Youngstown schools' strategic plan to be revealed in April


By SEAN BARRON

news@vindy.com

YOUNGSTOWN

In a few weeks, the final version of the city school district’s strategic plan to improve academics while maintaining a balanced budget should be unveiled.

Superintendent Wendy Webb said at Tuesday’s board of education meeting that the plan will be presented next month to the state Academic Distress Commission, created to help the district out of academic emergency, the lowest of five rankings on the annual state report card.

Webb said the plan is designed to look at operating strategies and improve overall academic performance. Its main goal is to assist the commission in developing a district recovery plan, she noted.

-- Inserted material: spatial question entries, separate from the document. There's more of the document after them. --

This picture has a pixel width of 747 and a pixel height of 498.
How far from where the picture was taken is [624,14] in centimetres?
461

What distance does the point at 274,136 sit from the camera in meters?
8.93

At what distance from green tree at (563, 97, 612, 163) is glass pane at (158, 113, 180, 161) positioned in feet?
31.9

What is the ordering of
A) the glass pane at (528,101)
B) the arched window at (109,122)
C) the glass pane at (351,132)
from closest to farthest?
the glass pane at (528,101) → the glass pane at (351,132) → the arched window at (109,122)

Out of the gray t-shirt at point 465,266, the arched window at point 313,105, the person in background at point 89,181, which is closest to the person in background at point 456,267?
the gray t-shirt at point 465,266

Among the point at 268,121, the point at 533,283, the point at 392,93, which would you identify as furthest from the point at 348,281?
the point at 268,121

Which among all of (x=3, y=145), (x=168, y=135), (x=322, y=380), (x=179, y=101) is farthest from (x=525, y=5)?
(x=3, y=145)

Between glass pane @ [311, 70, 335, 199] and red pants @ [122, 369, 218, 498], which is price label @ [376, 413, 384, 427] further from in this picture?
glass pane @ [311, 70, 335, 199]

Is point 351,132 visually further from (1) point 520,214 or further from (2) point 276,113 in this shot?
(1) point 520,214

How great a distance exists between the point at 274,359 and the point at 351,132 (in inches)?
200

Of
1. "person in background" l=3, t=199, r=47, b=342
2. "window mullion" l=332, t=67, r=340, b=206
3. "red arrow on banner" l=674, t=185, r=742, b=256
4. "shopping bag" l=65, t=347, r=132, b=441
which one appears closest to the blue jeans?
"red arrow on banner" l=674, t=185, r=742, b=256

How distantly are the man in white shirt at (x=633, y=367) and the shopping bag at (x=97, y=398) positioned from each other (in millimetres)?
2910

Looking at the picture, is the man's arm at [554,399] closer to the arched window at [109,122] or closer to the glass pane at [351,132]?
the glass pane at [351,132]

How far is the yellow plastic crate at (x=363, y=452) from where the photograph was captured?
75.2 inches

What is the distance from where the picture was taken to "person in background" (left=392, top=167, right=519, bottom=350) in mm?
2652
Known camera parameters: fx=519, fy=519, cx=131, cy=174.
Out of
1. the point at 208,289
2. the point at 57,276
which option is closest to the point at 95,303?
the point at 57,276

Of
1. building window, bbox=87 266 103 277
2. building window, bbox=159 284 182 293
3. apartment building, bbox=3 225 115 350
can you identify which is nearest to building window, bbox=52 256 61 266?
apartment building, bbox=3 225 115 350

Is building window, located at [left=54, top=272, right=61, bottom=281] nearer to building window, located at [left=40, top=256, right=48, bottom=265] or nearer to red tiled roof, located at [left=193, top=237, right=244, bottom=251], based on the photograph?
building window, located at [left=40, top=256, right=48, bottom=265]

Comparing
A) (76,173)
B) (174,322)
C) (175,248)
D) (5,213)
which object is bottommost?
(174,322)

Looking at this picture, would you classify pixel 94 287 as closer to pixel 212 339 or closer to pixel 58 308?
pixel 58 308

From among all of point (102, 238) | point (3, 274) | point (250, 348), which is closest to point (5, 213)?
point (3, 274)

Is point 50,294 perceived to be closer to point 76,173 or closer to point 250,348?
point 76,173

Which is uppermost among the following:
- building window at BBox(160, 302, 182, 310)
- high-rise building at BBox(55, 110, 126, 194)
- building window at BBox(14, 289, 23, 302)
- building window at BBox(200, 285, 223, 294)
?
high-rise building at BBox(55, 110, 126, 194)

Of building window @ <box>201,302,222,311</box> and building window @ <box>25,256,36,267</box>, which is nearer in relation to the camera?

Among other things, the strategic plan seeks to provide more help for students with special needs; break certain students into target groups so they receive the best instructional assistance; ensure the curriculum is more aligned with state standards; give teachers more opportunities to collaborate with one another; and make transitions for students easier, she said.

Much community input is in the plan, Webb said, adding that she hopes it also will give the commission “a sense of what the district has been through and where it hopes to go.”

“We hope the strong, rigorous plan addresses students academically, socially and emotionally to move the students forward,” the superintendent added.

The board intends to adopt it as the official strategic plan, noted Anthony Catale, board president.

Also at the session, Treasurer William Johnson expressed optimism that the district is on track to wrap up this fiscal year with a fund balance of nearly $4 million, up from a projected $3.4 million estimate he made last October.

That would mean that for the first time since the 2006-07 school year, money taken in has exceeded what has been spent.

In November 2006, the state placed Youngstown in fiscal emergency after the district’s general fund started operating with a deficit. Since then, it has borrowed more than $28 million from the state to balance the last three budgets, with the last $3 million coming in June 2009. That last loan helped to create the projected $4 million fiscal year-end balance this June 30, Johnson said.

In an effort to see fiscal solvency again, the district has cut about $32 million in spending over those three years and eliminated more than 500 positions.